Angela – I usually write pretty good openings, but for some reason this time the mojo just wasn't flowing…

Ali – I used to be able to power through five or six books a week when I was really into a series, but then I would usually go into a post-book stupor and, you know, I had to do other things like chores and homework and eating food, so I stopped doing that. Every now and then though I still go on a mini-splurge and read two or three books in two or three days.

Melissa – I like writing middles and endings too! Because that's when the real playtime hits, and then endings gives you the satisfaction of completion. It's just getting to the ending that ends up being the sticking point for me, alas.

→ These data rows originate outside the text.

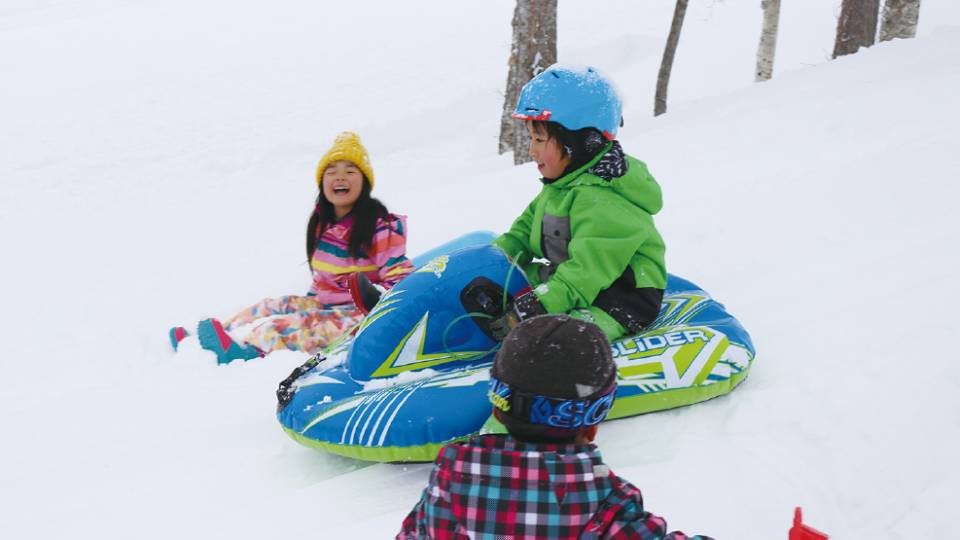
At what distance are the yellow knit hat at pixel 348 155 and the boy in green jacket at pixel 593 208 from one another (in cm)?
148

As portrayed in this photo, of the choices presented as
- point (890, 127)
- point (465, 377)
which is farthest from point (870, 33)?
point (465, 377)

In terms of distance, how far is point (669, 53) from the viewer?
11289mm

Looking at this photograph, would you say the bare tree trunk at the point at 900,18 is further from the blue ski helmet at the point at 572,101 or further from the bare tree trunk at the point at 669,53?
the blue ski helmet at the point at 572,101

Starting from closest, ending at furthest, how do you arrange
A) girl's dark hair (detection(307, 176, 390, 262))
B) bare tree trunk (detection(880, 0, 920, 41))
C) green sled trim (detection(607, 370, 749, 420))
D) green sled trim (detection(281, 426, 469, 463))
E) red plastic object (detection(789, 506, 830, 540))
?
red plastic object (detection(789, 506, 830, 540))
green sled trim (detection(281, 426, 469, 463))
green sled trim (detection(607, 370, 749, 420))
girl's dark hair (detection(307, 176, 390, 262))
bare tree trunk (detection(880, 0, 920, 41))

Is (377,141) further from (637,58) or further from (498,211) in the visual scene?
(498,211)

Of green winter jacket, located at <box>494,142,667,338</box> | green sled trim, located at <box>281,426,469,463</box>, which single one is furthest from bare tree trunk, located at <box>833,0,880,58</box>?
green sled trim, located at <box>281,426,469,463</box>

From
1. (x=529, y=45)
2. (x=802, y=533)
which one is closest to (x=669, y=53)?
(x=529, y=45)

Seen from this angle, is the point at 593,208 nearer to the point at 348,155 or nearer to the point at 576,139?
the point at 576,139

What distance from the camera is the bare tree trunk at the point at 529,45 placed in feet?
28.4

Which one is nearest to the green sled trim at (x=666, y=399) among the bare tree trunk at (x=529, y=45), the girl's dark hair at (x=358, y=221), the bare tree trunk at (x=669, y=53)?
the girl's dark hair at (x=358, y=221)

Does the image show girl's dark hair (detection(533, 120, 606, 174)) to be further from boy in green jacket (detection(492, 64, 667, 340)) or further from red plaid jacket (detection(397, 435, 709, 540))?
red plaid jacket (detection(397, 435, 709, 540))

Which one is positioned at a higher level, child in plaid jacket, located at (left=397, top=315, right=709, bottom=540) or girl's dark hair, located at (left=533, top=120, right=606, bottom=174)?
girl's dark hair, located at (left=533, top=120, right=606, bottom=174)

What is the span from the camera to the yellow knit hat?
15.4 ft

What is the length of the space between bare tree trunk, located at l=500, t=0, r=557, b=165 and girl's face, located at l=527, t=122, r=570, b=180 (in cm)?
511
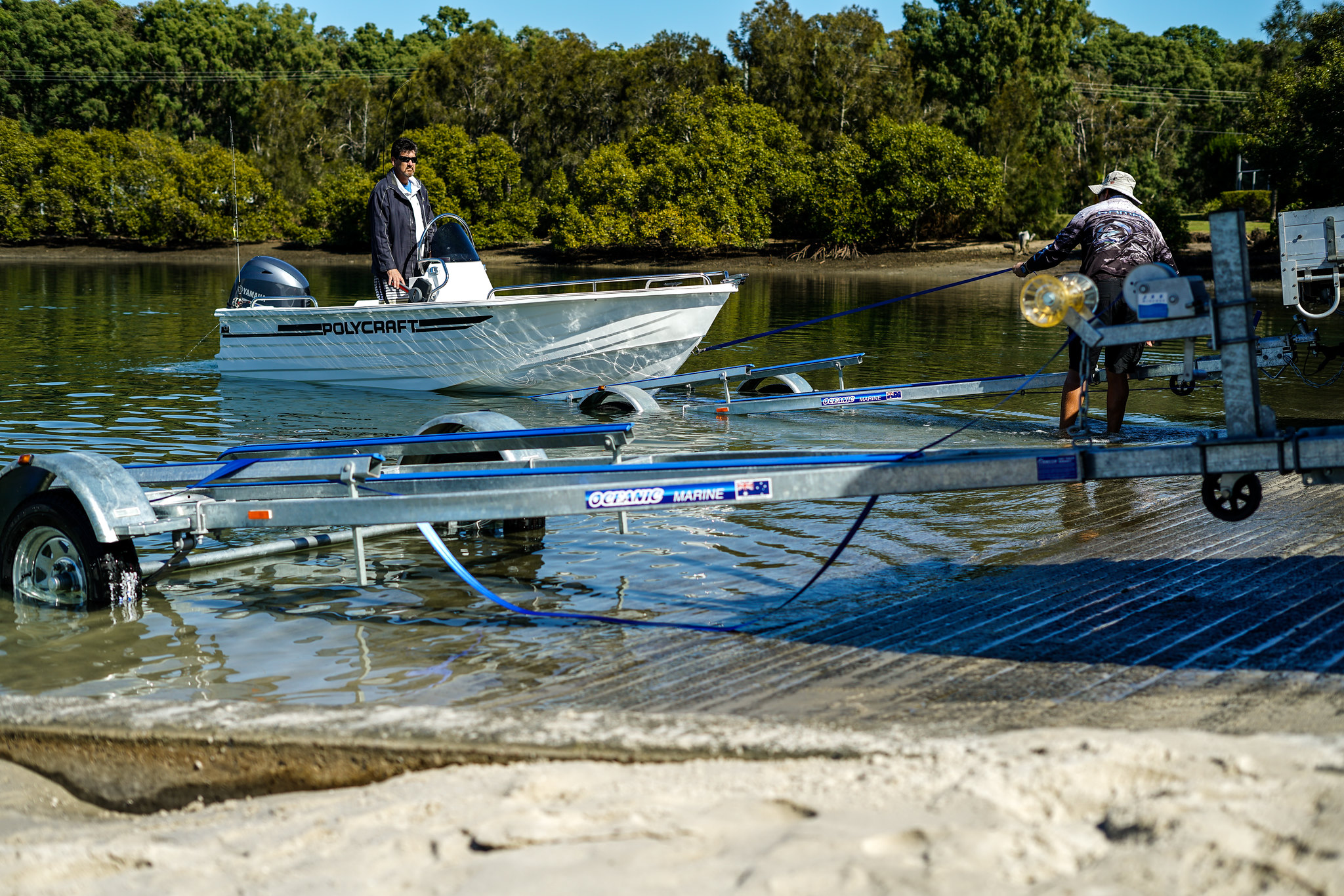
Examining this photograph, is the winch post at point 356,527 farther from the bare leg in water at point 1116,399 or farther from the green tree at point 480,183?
the green tree at point 480,183

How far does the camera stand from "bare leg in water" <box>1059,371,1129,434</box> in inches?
352

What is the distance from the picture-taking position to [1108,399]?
8.91 m

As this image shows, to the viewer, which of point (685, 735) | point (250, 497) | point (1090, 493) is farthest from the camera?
point (1090, 493)

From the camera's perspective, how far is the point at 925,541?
6.77m

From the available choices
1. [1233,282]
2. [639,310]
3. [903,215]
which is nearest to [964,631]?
[1233,282]

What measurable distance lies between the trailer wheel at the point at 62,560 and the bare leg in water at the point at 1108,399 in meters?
6.68

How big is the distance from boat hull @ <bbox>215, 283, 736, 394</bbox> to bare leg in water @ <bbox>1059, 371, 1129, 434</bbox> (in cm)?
516

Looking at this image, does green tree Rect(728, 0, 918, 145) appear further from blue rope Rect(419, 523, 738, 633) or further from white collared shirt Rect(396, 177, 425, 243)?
blue rope Rect(419, 523, 738, 633)

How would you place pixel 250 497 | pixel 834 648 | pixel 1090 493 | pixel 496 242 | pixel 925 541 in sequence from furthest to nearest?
pixel 496 242 < pixel 1090 493 < pixel 925 541 < pixel 250 497 < pixel 834 648

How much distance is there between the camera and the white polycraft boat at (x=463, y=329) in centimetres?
1383

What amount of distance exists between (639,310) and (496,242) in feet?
210

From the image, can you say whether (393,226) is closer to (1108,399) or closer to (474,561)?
(474,561)

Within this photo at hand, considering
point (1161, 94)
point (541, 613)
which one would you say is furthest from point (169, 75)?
point (541, 613)

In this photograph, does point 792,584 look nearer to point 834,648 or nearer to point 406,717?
point 834,648
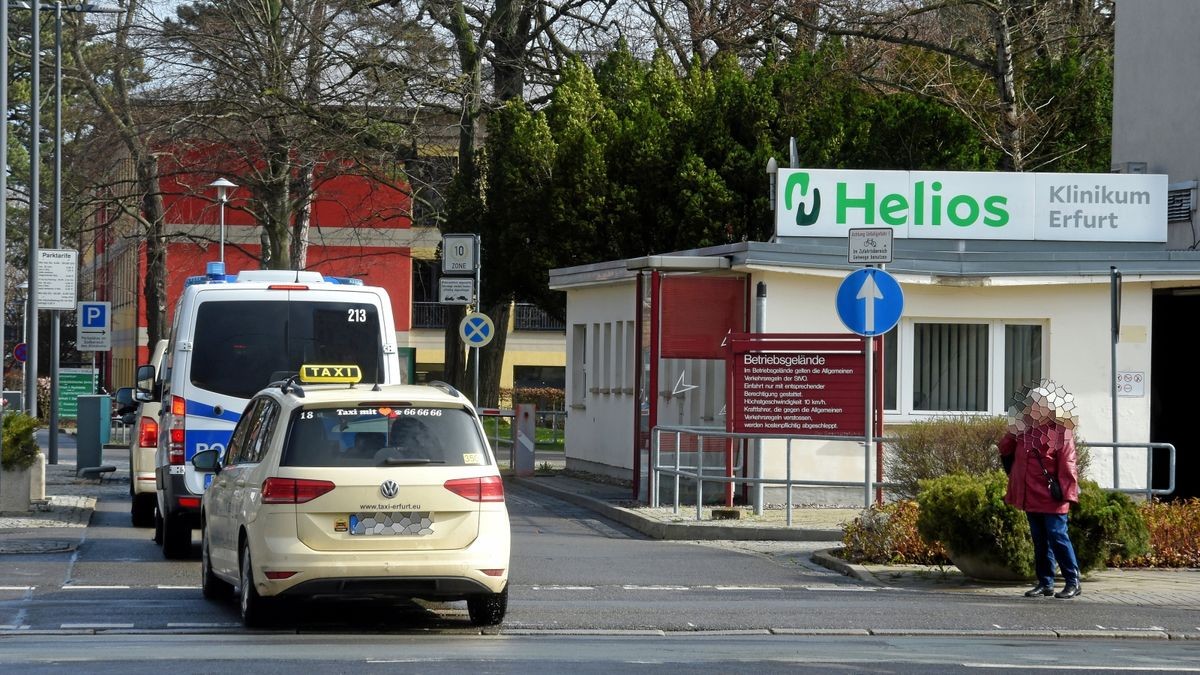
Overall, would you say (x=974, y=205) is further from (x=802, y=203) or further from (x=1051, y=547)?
(x=1051, y=547)

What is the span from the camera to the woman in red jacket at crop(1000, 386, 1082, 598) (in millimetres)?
13109

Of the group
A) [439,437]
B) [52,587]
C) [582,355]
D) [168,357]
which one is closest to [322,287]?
[168,357]

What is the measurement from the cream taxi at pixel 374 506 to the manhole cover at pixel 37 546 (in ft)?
17.8

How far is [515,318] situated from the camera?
232ft

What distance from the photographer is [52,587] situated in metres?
13.1

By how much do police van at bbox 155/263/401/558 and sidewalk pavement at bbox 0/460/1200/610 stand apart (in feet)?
5.60

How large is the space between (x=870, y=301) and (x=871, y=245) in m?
0.64

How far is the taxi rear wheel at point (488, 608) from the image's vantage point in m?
11.0

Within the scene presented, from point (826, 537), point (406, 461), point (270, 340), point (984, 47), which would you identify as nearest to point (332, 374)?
point (270, 340)

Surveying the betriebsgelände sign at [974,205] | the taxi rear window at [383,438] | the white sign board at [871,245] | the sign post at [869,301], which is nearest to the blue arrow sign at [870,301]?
the sign post at [869,301]

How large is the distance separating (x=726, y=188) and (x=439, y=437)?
21.8 metres

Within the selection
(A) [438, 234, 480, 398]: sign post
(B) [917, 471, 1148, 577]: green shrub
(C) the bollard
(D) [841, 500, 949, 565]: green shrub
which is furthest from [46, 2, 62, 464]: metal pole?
(B) [917, 471, 1148, 577]: green shrub

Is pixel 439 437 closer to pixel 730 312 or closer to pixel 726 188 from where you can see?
pixel 730 312

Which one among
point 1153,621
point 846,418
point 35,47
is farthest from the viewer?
point 35,47
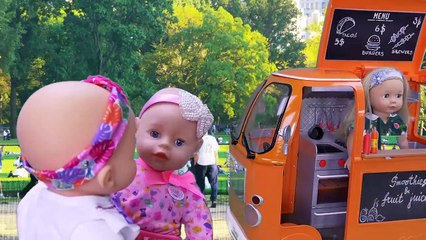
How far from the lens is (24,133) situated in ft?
4.05

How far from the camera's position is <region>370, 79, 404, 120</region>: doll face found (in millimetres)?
3268

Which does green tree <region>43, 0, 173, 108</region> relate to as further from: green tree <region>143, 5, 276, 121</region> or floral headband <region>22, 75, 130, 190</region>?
floral headband <region>22, 75, 130, 190</region>

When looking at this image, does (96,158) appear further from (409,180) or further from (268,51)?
(268,51)

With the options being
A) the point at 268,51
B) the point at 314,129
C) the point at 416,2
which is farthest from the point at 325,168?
the point at 268,51

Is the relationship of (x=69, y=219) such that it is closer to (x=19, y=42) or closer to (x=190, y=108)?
(x=190, y=108)

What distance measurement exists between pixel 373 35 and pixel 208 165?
9.82ft

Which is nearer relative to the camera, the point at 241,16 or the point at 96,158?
the point at 96,158

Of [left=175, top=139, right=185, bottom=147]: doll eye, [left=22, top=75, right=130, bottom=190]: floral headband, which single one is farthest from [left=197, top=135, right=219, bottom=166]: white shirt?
[left=22, top=75, right=130, bottom=190]: floral headband

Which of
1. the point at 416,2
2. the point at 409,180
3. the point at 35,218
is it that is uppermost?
the point at 416,2

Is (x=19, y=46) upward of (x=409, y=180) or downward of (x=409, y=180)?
upward

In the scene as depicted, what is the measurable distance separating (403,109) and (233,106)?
6.28 meters

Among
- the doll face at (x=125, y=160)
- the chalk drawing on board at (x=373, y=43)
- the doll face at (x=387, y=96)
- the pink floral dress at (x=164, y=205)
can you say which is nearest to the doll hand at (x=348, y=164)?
the doll face at (x=387, y=96)

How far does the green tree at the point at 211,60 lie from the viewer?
378 inches

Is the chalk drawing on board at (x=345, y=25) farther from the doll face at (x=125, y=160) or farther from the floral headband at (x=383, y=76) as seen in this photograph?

Connie – That's definitely a good philosophy—to power past suckage, because as long as you have a foundation you have something to build upon. Whereas if you write nothing, you have nothing.

Lydia – Like I said above, I like writing middles, but I also sometimes run into problems where I have too much stuff going on or end up getting bogged down in minutiae. I end up having too much fun and it's fun that only matters to me and no one else would care about it, so I have to go back and chop and edit and revise.